“Menendez is the boss in Hudson County, which is ground zero for the state’s corruption problem.”
That’s how New Jersey Star-Ledger editorial board member Tom Moran described then-Congressman Bob Menendez in November 2005, according to a biography of Republican New Jersey Gov. Chris Christie published last year.
In “Chris Christie: The Inside Story of His Rise to Power,” Bob Ingle and Michael Symons devote eight pages to then-U.S. Attorney Christie’ early political squabbles with the man who would later become the junior senator from New Jersey.
Through the courtesy of St. Martin’s Press, The Daily Caller is republishing those pages.
Two months before Menendez’s first Senate election, the authors write, “Christie’s office launched an investigation of a nonprofit organization that rented property from Menendez.”
Menendez collected more than $300,000 in rent from the nonprofit and, while a member of the U.S. House of Representatives, helped the agency for which he was landlord get federal grants. Employees of the nonprofit, the North Hudson Community Action Corp., contributed $33,450 to Menendez campaigns. It also named him its ‘man of the year’ in 2001 and named the lobby at its headquarters the ‘Congressman Robert Menendez Pavilion.’ Its lease stated the agency’s ability to pay rent was dependent on the agency getting certain federal or state funding.
Although the Center for Public Integrity’s political editor called the arrangement a “conflict of interest,” a five-year investigation yielded no criminal charges after Christie became governor and another federal prosecutor closed the case.
Menendez, now with another Senate election under his belt, faces a new set of ethics charges and an FBI investigation stemming from favors he allegedly did for a major donor, Florida eye doctor Salomon Melgen. Menendez has admitted accepting travel to the Dominican Republic on Melgen’s private jet twice in 2010. While the senator wrote a nearly $60,000 check to reimburse him, that payment came nearly three years later.
More serious is Menendez’s intervention on Melgen’s behalf with the Centers for Medicare and Medicaid Services.
The federal government is seeking repayment of $8.9 million that it says the doctor overbilled the Treasury for ocular injections. The FBI raided his flagship Florida clinic in late January.
And Melgen — who along with his family members has donated more than $1 million to political campaigns run by or benefiting Menendez — seeks U.S. government pressure on the Dominican Republic to enforce a languishing port security contract with a company he owns. That company stands to earn $500 million over several years providing x-ray equipment that can see inside large cargo containers.
Menendez, now chairman of the powerful Senate Committee on Foreign Relations, has reportedly leaned on federal government officials to demand action from the Dominican government, which has refused to honor the contract.
The senator has staked out a position that he has done nothing wrong or unethical, including after The Daily Caller first published allegations that he slept with prostitutes, including some allegedly underage Dominican girls provided by Melgen.
Menendez appeared at one point last month in a majority-black church in Trenton, N.J., saying that his Hispanic ethnicity, in part, led to the barrage of complaints against his character.

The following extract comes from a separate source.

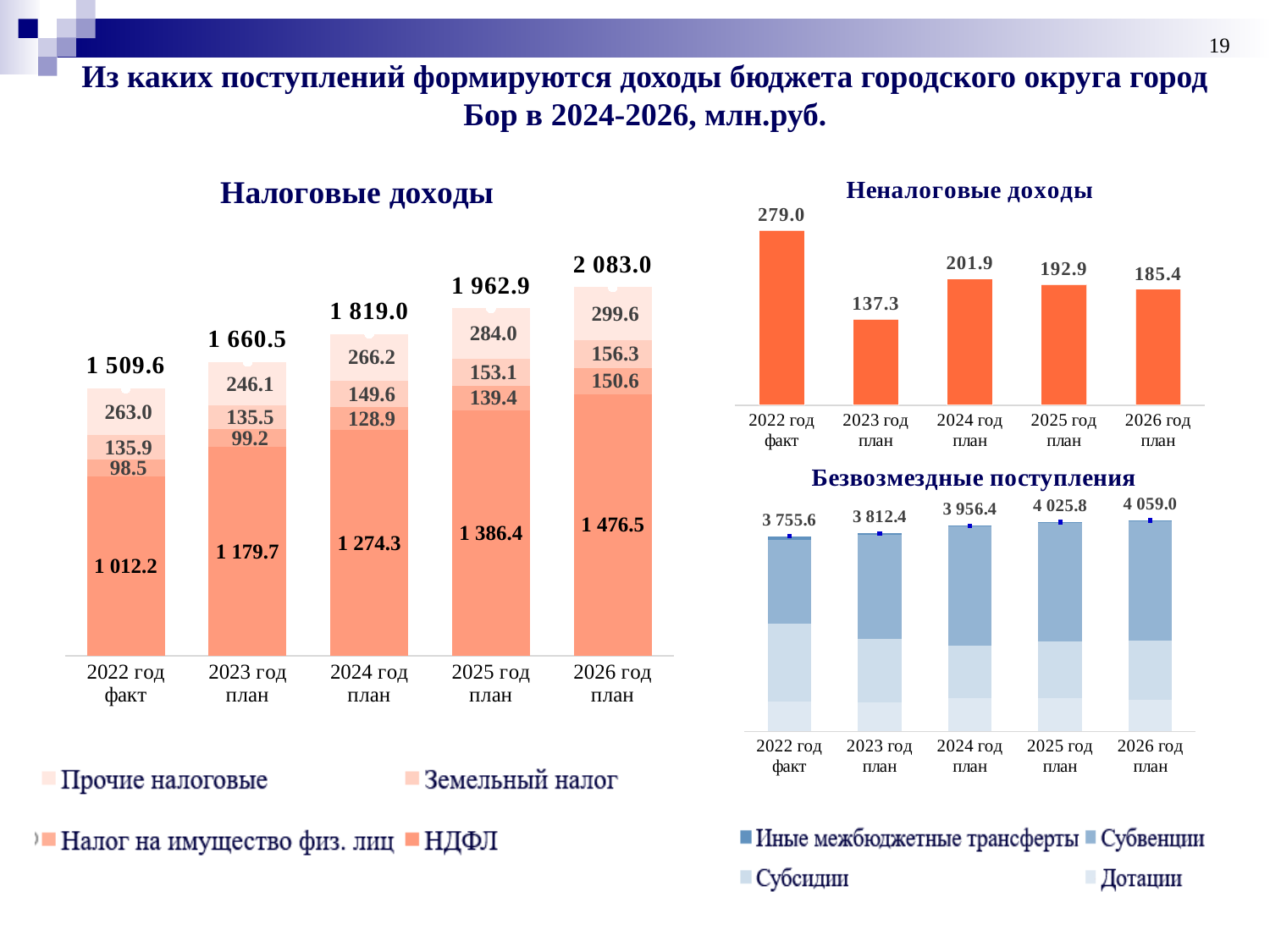
How many series does the legend of the 'Налоговые доходы' chart list? 4 In the 'Налоговые доходы' chart, by how much does the total for 2026 год план exceed the total for 2025 год план? 120.1 In the 'Неналоговые доходы' chart, which year has the lowest value? 2023 год план In the 'Неналоговые доходы' chart, what is the difference between the values for 2022 год факт and 2023 год план? 141.7 How many year categories are shown in the 'Неналоговые доходы' chart? 5 In the 'Налоговые доходы' chart, is the value of Прочие налоговые larger for 2022 год факт or 2023 год план? 2022 год факт In the 'Безвозмездные поступления' chart, do the totals rise or fall from 2022 год факт to 2026 год план? rise In the 'Неналоговые доходы' chart, which year has the highest value? 2022 год факт What kind of chart is 'Неналоговые доходы'? bar chart In the 'Налоговые доходы' chart, what is the total for 2026 год план? 2 083.0 In the 'Налоговые доходы' chart, what is the value of НДФЛ for 2024 год план? 1 274.3 In the 'Безвозмездные поступления' chart, what is the total for 2025 год план? 4 025.8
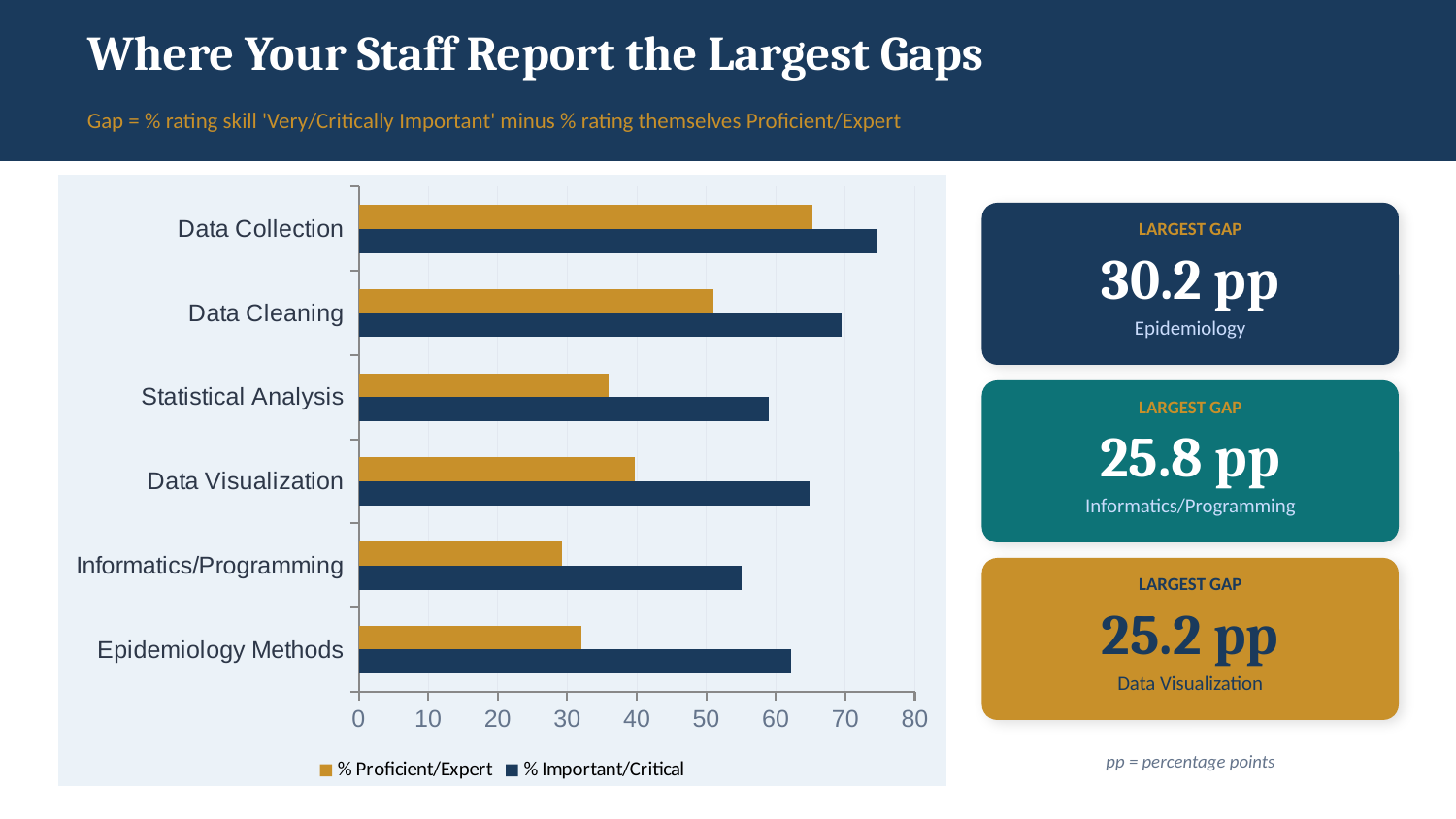
Which category has the highest value for % Proficient/Expert? Data Collection How many series does the chart legend list? 2 How many skill categories are plotted on the chart? 6 Is the % Important/Critical value for Data Visualization greater or less than 60? greater Which has the larger % Important/Critical value, Epidemiology Methods or Informatics/Programming? Epidemiology Methods What kind of chart is shown on the slide? Bar chart Which category has the highest value for % Important/Critical? Data Collection Is the % Important/Critical value for Data Collection greater or less than 70? greater Which series is shown in gold/orange bars according to the legend? % Proficient/Expert Which has the larger % Important/Critical value, Data Cleaning or Statistical Analysis? Data Cleaning Which category has the lowest value for % Proficient/Expert? Informatics/Programming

“I have felt the sting of discrimination,” he told approximately 300 worshipers, according to the Bergen Record. ”It has never been easy.” (RELATED: Menendez plays race card, blames conservatives for scandals)
Menendez has at times traded on his folk-hero status on the political left as a refugee whose parents escaped communist Cuba. But in “Chris Christie,” Ingle and Symons tell a different story.
“He said his parents fled tyranny in Cuba,” they begin. “Star-Ledger columnist Paul Mulshine tried to get the full story but wrote he couldn’t get a straight answer.”
Mulshine wrote that “Menendez was born on Jan. 1, 1954, exactly five years to the day before Fidel Castro came to power. By timing of his birth, it’s possible they left Cuba during the regime of Fulgencio Batista. One problem: Batista was a right-winger. You don’t make points with the Cuban-American community by railing against right-wingers.”
“A July 2006 Star-Ledger story,” the authors continue, “said Menendez’s parents left under Batista, ‘seeking economic and political freedom.’ Other bios only said his parents were immigrants.”
Mulshine also pointed out in a 2006 column that Menendez himself was born in New York City, placing his parents in the Big Apple years before Castro became Castro. “So whatever tyranny they were fleeing,” he wrote, “was not the same one the great mass of Cuban-Americans fled.”